*What you are asked to do*
Write all entries out exactly, images excluded.

================

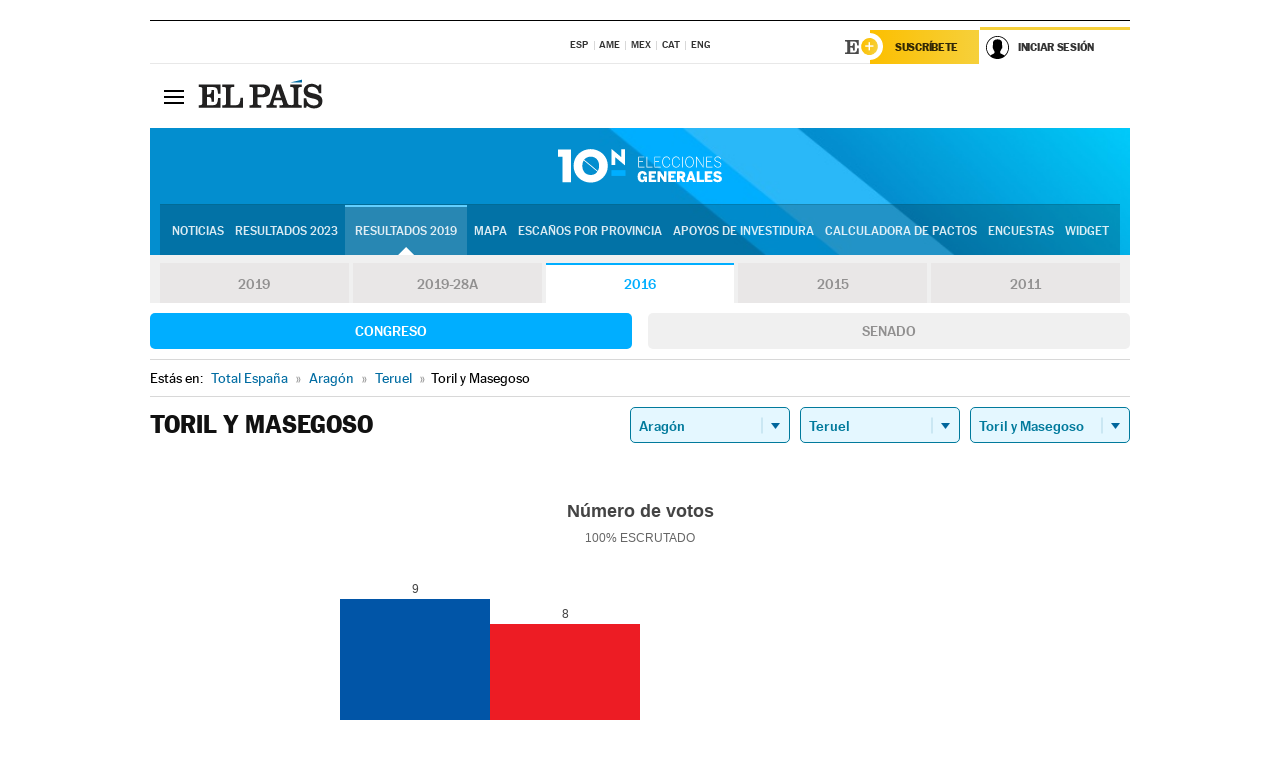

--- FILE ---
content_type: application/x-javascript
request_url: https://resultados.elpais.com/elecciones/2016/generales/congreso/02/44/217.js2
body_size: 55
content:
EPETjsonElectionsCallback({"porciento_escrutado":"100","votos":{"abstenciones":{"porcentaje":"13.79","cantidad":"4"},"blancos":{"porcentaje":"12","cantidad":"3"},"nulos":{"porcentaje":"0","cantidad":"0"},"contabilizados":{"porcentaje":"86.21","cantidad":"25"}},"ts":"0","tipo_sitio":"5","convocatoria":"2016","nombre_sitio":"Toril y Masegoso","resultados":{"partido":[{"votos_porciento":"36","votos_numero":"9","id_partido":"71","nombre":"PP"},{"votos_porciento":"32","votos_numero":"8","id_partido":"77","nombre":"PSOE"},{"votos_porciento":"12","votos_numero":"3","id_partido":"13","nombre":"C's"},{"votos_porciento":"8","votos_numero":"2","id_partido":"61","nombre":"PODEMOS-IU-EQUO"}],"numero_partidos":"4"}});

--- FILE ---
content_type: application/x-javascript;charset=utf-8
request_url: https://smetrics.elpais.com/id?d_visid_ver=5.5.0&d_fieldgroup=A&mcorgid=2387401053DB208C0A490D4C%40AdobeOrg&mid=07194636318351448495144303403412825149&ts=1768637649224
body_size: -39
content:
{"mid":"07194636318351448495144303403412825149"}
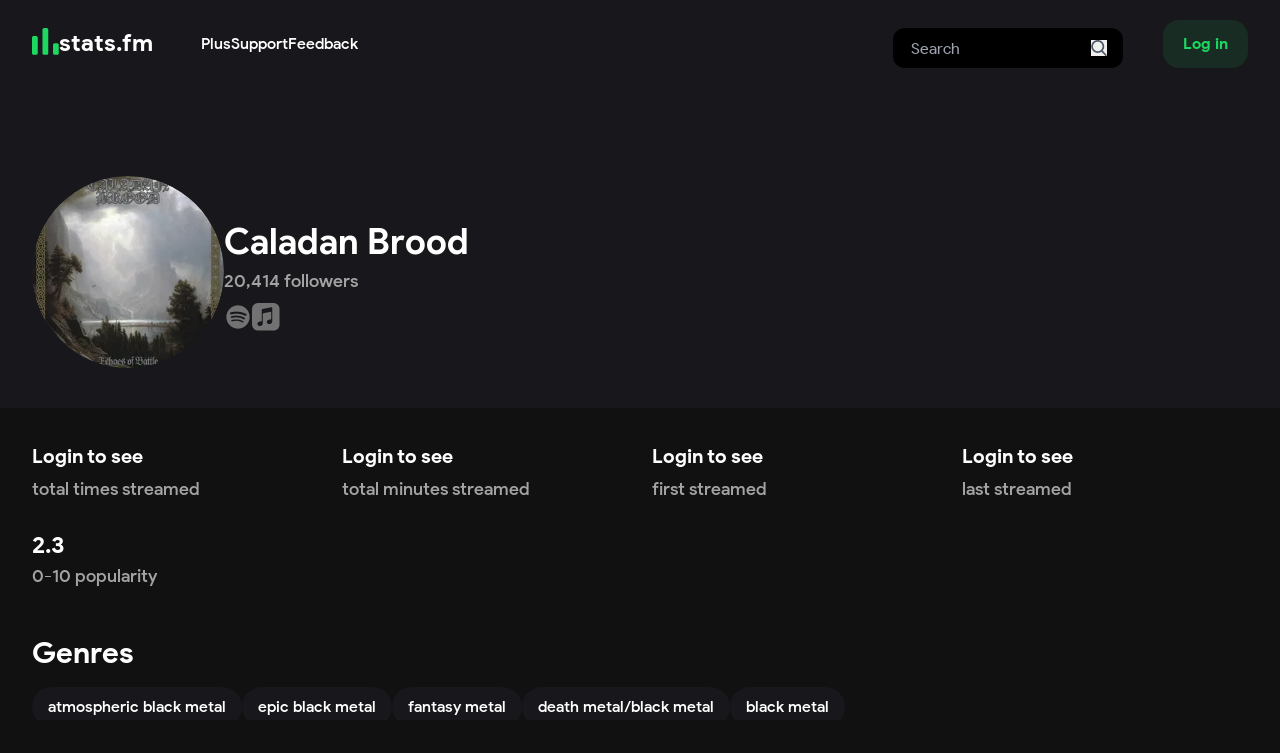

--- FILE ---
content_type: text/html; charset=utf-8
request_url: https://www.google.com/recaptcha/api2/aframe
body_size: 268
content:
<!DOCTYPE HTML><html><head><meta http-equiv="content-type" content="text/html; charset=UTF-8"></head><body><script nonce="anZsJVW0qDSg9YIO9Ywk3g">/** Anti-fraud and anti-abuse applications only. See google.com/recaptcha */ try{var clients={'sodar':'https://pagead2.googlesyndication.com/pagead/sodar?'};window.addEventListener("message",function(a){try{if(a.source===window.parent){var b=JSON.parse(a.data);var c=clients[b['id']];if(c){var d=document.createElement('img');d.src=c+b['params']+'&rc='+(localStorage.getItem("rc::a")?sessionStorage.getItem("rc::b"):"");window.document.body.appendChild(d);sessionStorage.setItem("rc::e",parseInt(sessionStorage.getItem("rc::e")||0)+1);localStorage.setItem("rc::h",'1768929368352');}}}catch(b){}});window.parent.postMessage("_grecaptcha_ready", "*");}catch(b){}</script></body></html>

================

*Answer section*
--- FILE ---
content_type: application/x-javascript
request_url: https://resultados.elpais.com/elecciones/2016/generales/congreso/02/44/217.js2
body_size: 55
content:
EPETjsonElectionsCallback({"porciento_escrutado":"100","votos":{"abstenciones":{"porcentaje":"13.79","cantidad":"4"},"blancos":{"porcentaje":"12","cantidad":"3"},"nulos":{"porcentaje":"0","cantidad":"0"},"contabilizados":{"porcentaje":"86.21","cantidad":"25"}},"ts":"0","tipo_sitio":"5","convocatoria":"2016","nombre_sitio":"Toril y Masegoso","resultados":{"partido":[{"votos_porciento":"36","votos_numero":"9","id_partido":"71","nombre":"PP"},{"votos_porciento":"32","votos_numero":"8","id_partido":"77","nombre":"PSOE"},{"votos_porciento":"12","votos_numero":"3","id_partido":"13","nombre":"C's"},{"votos_porciento":"8","votos_numero":"2","id_partido":"61","nombre":"PODEMOS-IU-EQUO"}],"numero_partidos":"4"}});

--- FILE ---
content_type: application/x-javascript;charset=utf-8
request_url: https://smetrics.elpais.com/id?d_visid_ver=5.5.0&d_fieldgroup=A&mcorgid=2387401053DB208C0A490D4C%40AdobeOrg&mid=07194636318351448495144303403412825149&ts=1768637649224
body_size: -39
content:
{"mid":"07194636318351448495144303403412825149"}

--- FILE ---
content_type: text/html; charset=utf-8
request_url: https://www.google.com/recaptcha/api2/aframe
body_size: 268
content:
<!DOCTYPE HTML><html><head><meta http-equiv="content-type" content="text/html; charset=UTF-8"></head><body><script nonce="anZsJVW0qDSg9YIO9Ywk3g">/** Anti-fraud and anti-abuse applications only. See google.com/recaptcha */ try{var clients={'sodar':'https://pagead2.googlesyndication.com/pagead/sodar?'};window.addEventListener("message",function(a){try{if(a.source===window.parent){var b=JSON.parse(a.data);var c=clients[b['id']];if(c){var d=document.createElement('img');d.src=c+b['params']+'&rc='+(localStorage.getItem("rc::a")?sessionStorage.getItem("rc::b"):"");window.document.body.appendChild(d);sessionStorage.setItem("rc::e",parseInt(sessionStorage.getItem("rc::e")||0)+1);localStorage.setItem("rc::h",'1768929368352');}}}catch(b){}});window.parent.postMessage("_grecaptcha_ready", "*");}catch(b){}</script></body></html>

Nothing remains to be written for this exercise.